• 选段
============================================================
按打印实验可以看到,假设使用--threads 4的参数选项,代码会同时开启4个x264_slices_write()线程,然后每编完一个帧(前面的一个线程返回后),一个新的被产生出来,使得x264_slices_write()线程总数保持在4个,这一过程的相关代码如下:

 

int     x264_encoder_encode( x264_t *h,x264_nal_t **pp_nal, int *pi_nal,x264_picture_t *pic_in,

                             x264_picture_t *pic_out )

{

...

    if( h->param.i_threads > 1)

    {

        int i = ++h->i_thread_phase;

        int t = h->param.i_threads;

        thread_current = h->thread[ i%t ];

        thread_prev    = h->thread[ (i-1)%t ];

        thread_oldest  = h->thread[ (i+1)%t ];

        x264_thread_sync_context( thread_current, thread_prev );

        x264_thread_sync_ratecontrol( thread_current, thread_prev, thread_oldest );

        h = thread_current;

    }

...

    /* Write frame */

    if( h->param.i_threads > 1 )

    {

        printf("x264_pthread_create/n");

        if( x264_pthread_create( &h->thread_handle, NULL, (void*)x264_slices_write, h ) )

            return -1;

        h->b_thread_active = 1;

    }

    else

        if( (intptr_t)x264_slices_write( h ) )

            return -1;

    return x264_encoder_frame_end( thread_oldest, thread_current, pp_nal, pi_nal, pic_out );

...

}

 

static int x264_encoder_frame_end( x264_t *h, x264_t *thread_current,x264_nal_t **pp_nal, int *pi_nal, x264_picture_t *pic_out )

{

...

    if( h->b_thread_active )

    {

        void *ret = NULL;

        x264_pthread_join( h->thread_handle, &ret );

        if( (intptr_t)ret )
============================================================
• 任务说明
**a.** 根据选段回答以下问题:
(i) 使用 --threads 4 参数时,代码会同时开启几个 x264_slices_write() 线程?
(ii) 在 x264_encoder_encode 中,thread_oldest 取自 h->thread 的哪个下标?
(iii) 在 x264_encoder_frame_end 中,h->b_thread_active 为真时调用的是哪个函数?
**b.** 返回选段中的一段原文,从含有“按打印实验可以看到,假设使用”的那几个字开始,到“h->param.i_threads > 1)”之后停止。
============================================================
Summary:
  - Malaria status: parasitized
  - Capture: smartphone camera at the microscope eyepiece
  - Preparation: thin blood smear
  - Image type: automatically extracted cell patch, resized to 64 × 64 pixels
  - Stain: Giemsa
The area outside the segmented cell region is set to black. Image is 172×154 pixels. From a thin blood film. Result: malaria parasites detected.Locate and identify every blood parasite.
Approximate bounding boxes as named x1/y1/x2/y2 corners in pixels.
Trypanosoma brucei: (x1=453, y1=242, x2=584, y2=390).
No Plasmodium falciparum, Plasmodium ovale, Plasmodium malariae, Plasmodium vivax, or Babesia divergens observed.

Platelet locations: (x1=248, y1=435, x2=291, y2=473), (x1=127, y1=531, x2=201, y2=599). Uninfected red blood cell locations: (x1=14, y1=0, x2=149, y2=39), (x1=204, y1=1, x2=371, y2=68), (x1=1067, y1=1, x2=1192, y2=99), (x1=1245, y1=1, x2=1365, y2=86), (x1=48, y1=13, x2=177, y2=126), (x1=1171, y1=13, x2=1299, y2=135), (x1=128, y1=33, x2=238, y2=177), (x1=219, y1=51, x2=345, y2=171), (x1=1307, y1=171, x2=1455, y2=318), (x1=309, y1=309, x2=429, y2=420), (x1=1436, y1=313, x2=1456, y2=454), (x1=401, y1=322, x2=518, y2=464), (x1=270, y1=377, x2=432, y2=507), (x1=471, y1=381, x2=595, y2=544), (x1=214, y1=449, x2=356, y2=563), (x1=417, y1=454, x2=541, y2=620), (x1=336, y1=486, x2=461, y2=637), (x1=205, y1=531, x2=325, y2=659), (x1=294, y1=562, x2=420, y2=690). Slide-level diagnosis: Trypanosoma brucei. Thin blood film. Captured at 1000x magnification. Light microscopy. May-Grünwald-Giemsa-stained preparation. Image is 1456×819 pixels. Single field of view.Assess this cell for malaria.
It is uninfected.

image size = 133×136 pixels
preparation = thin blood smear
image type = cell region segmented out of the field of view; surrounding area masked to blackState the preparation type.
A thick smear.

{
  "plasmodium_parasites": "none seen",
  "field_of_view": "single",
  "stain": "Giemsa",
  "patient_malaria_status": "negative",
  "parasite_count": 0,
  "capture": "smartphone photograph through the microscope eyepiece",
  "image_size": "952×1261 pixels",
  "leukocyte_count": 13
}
============================================================
• 各题答案
**a.**
(i) 4个。
(ii) (i+1)%t。
(iii) x264_pthread_join。

**b.**
按打印实验可以看到,假设使用--threads 4的参数选项,代码会同时开启4个x264_slices_write()线程,然后每编完一个帧(前面的一个线程返回后),一个新的被产生出来,使得x264_slices_write()线程总数保持在4个,这一过程的相关代码如下:

 

int     x264_encoder_encode( x264_t *h,x264_nal_t **pp_nal, int *pi_nal,x264_picture_t *pic_in,

                             x264_picture_t *pic_out )

{

...

    if( h->param.i_threads > 1)